- _Records_:
---*---

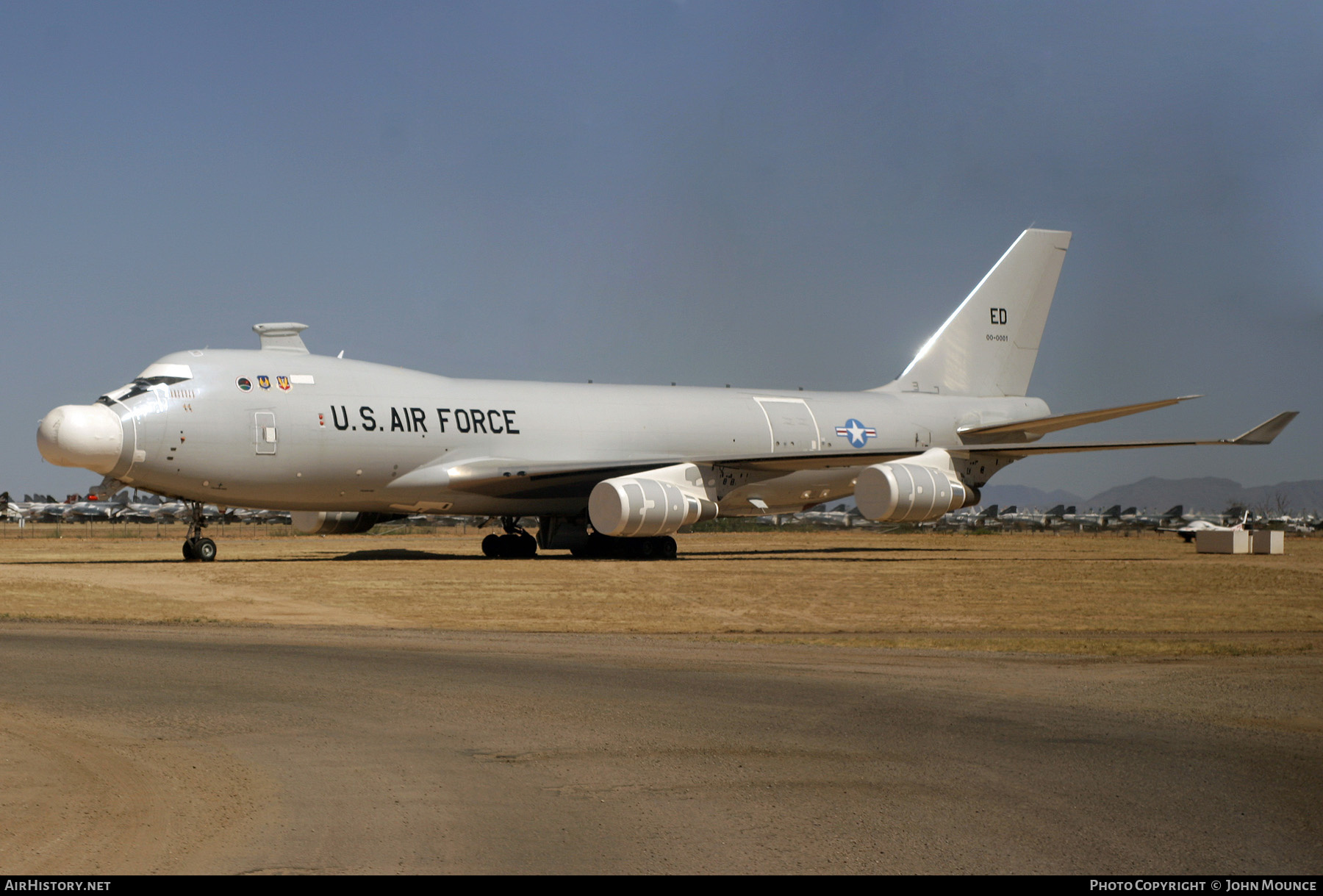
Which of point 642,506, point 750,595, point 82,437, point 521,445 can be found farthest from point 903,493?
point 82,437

---*---

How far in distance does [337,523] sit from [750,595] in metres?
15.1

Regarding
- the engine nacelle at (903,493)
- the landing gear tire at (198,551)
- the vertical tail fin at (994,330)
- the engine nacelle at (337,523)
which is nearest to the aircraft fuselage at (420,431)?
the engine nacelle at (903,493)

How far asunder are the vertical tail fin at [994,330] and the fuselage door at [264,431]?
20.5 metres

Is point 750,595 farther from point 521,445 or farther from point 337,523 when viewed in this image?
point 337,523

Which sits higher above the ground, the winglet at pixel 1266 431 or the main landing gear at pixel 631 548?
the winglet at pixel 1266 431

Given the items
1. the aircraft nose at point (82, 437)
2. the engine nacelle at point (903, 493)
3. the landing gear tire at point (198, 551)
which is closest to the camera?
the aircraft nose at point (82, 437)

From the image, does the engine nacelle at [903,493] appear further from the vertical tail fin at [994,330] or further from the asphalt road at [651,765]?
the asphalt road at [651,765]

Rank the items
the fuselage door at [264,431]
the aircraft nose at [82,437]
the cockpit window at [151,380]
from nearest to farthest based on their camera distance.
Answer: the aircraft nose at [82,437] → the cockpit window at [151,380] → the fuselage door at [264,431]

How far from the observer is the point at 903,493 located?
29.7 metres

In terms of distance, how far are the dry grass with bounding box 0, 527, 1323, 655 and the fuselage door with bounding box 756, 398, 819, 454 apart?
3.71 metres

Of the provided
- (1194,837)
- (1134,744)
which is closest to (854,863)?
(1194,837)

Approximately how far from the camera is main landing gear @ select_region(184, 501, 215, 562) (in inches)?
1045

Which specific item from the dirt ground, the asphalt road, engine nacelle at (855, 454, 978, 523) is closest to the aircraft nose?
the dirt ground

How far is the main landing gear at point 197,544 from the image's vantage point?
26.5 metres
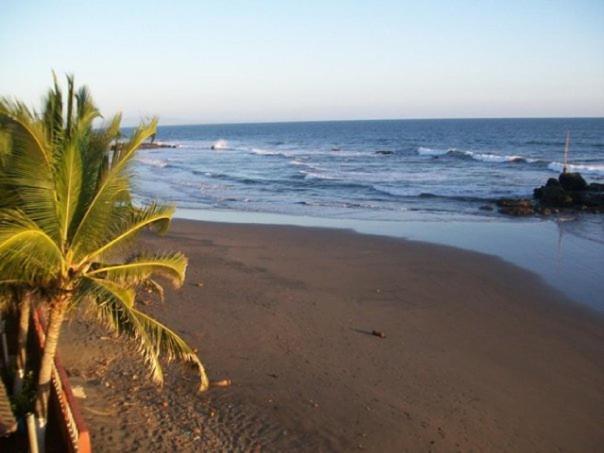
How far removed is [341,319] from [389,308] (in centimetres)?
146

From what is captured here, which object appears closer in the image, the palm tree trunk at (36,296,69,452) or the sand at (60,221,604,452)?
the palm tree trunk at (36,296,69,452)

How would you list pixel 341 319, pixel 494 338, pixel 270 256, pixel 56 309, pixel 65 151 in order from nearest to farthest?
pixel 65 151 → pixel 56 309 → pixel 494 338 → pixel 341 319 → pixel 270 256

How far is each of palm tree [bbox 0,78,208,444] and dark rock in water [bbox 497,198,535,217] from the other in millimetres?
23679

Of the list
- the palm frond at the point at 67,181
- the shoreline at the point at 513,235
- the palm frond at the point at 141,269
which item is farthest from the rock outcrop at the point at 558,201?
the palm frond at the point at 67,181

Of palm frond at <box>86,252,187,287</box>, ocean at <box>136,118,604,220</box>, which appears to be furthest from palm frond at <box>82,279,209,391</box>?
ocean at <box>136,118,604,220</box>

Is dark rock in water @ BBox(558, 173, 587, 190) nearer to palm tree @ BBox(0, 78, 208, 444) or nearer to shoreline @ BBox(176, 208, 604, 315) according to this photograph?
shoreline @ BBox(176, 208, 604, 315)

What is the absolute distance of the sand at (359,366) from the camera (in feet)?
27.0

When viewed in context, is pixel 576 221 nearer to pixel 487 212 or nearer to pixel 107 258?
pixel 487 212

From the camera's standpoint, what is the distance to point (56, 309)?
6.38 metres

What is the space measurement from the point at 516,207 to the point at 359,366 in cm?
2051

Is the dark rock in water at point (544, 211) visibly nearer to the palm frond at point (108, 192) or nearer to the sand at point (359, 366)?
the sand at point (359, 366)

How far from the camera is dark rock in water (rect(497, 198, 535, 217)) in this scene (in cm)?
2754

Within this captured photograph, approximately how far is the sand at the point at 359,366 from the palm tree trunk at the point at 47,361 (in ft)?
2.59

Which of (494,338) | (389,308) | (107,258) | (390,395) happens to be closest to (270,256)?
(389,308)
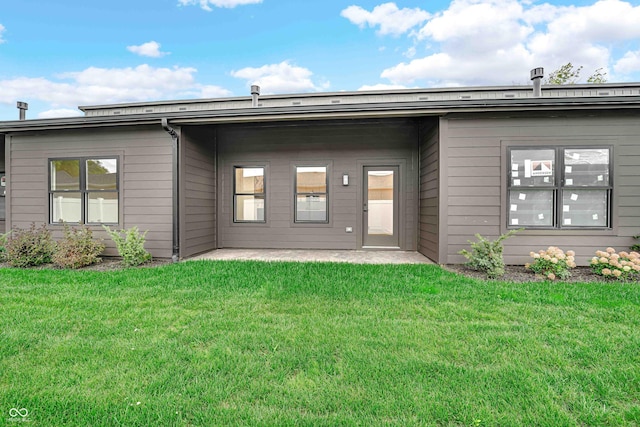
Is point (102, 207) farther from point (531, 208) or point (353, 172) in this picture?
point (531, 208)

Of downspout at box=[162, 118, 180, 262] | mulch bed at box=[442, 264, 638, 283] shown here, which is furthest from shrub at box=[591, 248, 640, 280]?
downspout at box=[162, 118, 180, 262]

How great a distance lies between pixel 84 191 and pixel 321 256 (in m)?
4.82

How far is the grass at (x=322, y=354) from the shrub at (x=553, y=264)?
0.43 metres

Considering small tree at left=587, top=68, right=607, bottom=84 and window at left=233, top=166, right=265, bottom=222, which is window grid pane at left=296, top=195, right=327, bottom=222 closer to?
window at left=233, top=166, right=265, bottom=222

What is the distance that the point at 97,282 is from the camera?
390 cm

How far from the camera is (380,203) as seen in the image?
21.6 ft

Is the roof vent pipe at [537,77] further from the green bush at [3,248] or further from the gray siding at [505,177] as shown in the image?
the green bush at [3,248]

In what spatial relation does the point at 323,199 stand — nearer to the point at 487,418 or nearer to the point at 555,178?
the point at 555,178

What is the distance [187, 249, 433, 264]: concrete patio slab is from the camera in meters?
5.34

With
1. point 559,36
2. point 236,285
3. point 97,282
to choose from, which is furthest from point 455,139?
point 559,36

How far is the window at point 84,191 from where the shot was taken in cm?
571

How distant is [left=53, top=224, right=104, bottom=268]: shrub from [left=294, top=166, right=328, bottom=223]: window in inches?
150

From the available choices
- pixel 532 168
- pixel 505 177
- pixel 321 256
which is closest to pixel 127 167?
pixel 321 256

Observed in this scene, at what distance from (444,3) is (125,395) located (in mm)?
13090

---*---

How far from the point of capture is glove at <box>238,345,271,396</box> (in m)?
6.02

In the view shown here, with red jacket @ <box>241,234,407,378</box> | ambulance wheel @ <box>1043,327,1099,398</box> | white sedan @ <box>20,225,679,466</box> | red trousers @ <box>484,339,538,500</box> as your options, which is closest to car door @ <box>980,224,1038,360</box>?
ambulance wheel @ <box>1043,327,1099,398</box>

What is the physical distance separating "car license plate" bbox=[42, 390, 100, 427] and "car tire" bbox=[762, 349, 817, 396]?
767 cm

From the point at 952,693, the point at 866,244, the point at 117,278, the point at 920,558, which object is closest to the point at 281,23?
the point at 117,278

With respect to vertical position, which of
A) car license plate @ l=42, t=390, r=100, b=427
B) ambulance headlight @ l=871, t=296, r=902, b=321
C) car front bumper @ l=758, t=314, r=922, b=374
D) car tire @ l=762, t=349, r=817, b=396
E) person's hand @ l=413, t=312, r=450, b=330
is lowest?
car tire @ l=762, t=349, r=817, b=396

---*---

- _Problem to work on_:
Report each line in the entries above that contains the word "further". Case counts, so match capital and lowercase letters as given.

- _Answer to the problem_:
From the image, does the engine nacelle at [903,493] appear further from the vertical tail fin at [994,330] or further from the asphalt road at [651,765]?
Is the roof vent pipe at [537,77] further from the green bush at [3,248] or further from the gray siding at [505,177] as shown in the image?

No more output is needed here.